1808 United Kingdom heatwave

Meteorological history
- Date: July 1808
- Max temp: 38 °C (100 °F), recorded at London, England on 13 July 1808

Overall effects
- Areas affected: United Kingdom

= 1808 United Kingdom heatwave =

Weather event in the United Kingdom

The 1808 United Kingdom heat wave was a period of exceptionally high temperatures during July 1808. In the Central England Temperature series, dating back to 1659, at the time it was the 2nd hottest July on record, the hottest since 1783. As of 2022, it is the 9th hottest July on record. The month included some of the highest temperatures ever recorded in the UK. Temperature records from this time are likely dubious as the Stevenson screen was not introduced until the 1860s.

== Weather ==
July 1808 was the second hottest July on record, at the time with an extreme notable heatwave from the 12th to 15 July, peaking on the 13th and 14th. Temperatures above 36 C were recorded in many areas on the 13th and 14th, with London reaching 38 C on the 13th, with a possible reading of 105 F.
- Reports from Weather Stations around the United Kingdom:

| Town or City | Temperature | Date |
|---|---|---|
| Northampton | 33 °C (91 °F) | 13 July |
| Kingston upon Hull | 34 °C (93 °F) | 13 July |
| Suffolk | 37 °C (99 °F) | 13 July |
| London | 36 °C (97 °F) | 12 July |

When the heatwave was coming to a close on the 15th, there were some very severe thunderstorms.
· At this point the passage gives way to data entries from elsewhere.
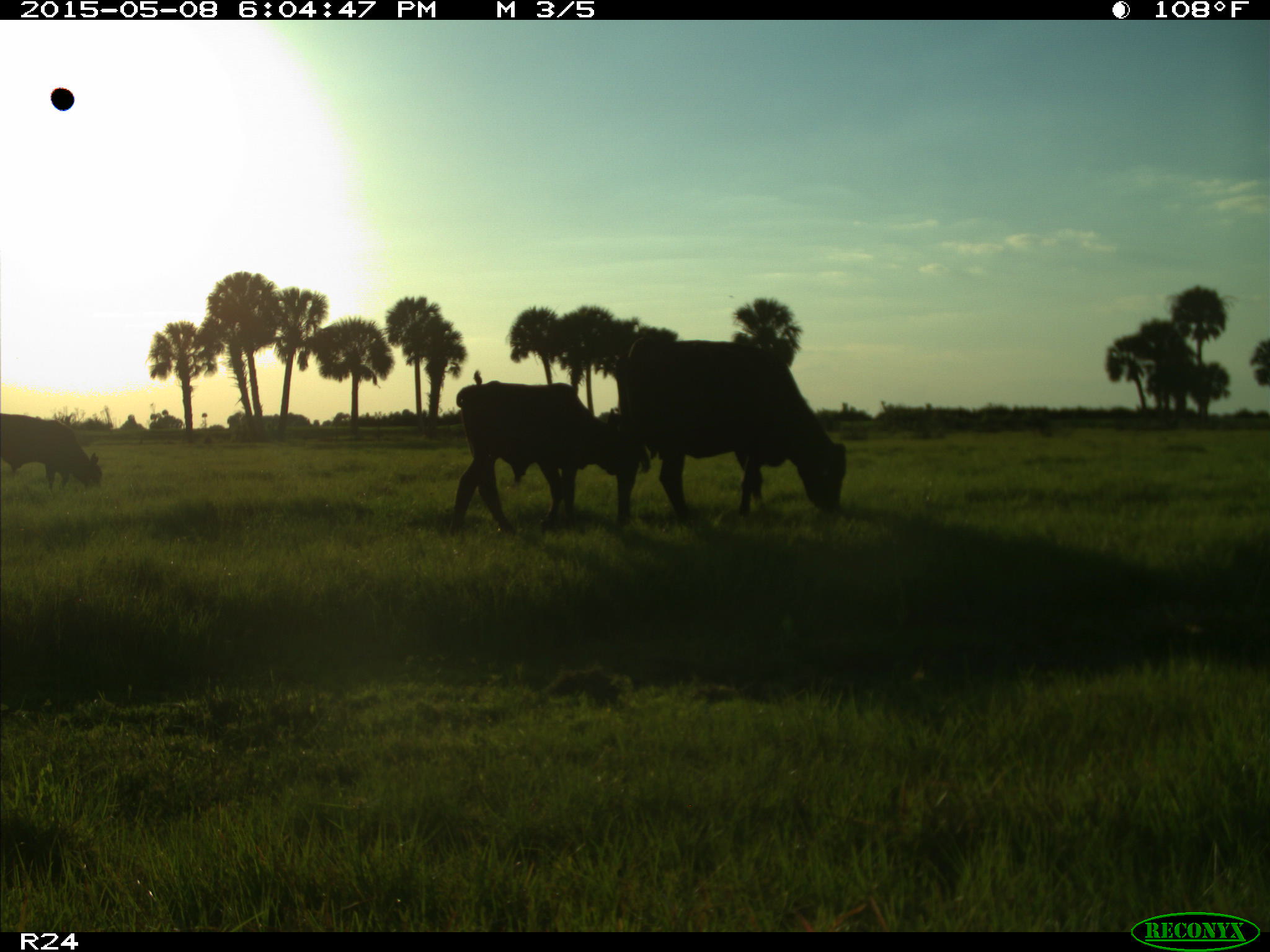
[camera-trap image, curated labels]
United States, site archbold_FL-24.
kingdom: Animalia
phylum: Chordata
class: Mammalia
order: Artiodactyla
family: Bovidae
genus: Bos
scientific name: Bos taurus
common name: domestic cow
These most severe of the storms affected Dorset, Somerset and Gloucestershire. However, a 59 mi swath was also damaged between Bath and Bristol. Reports of hail stones up to 1 ft long were recorded in Somerset, with hailstones of a more general 70 to 100 mm being reported as well. Ball Lightning was also observed in Gloucester, and was noted as destroying one of the pinnacles at the west end of Gloucester Cathedral. It is thought that this is one of the most severe hailstorms in the history of the United Kingdom, along with that of 1697.

== Impacts ==
As a result of the hot temperatures and following thunderstorms, many people lost their lives, especially in the counties of Bedfordshire, Buckinghamshire and Northamptonshire. Animals were also badly affected as a result of the hot weather, with 50 post horses dying as a result on the Great North Road alone. Farmers also struggled. Despite being able to harvest their crops early, other products melted quickly such as butter and honeycomb.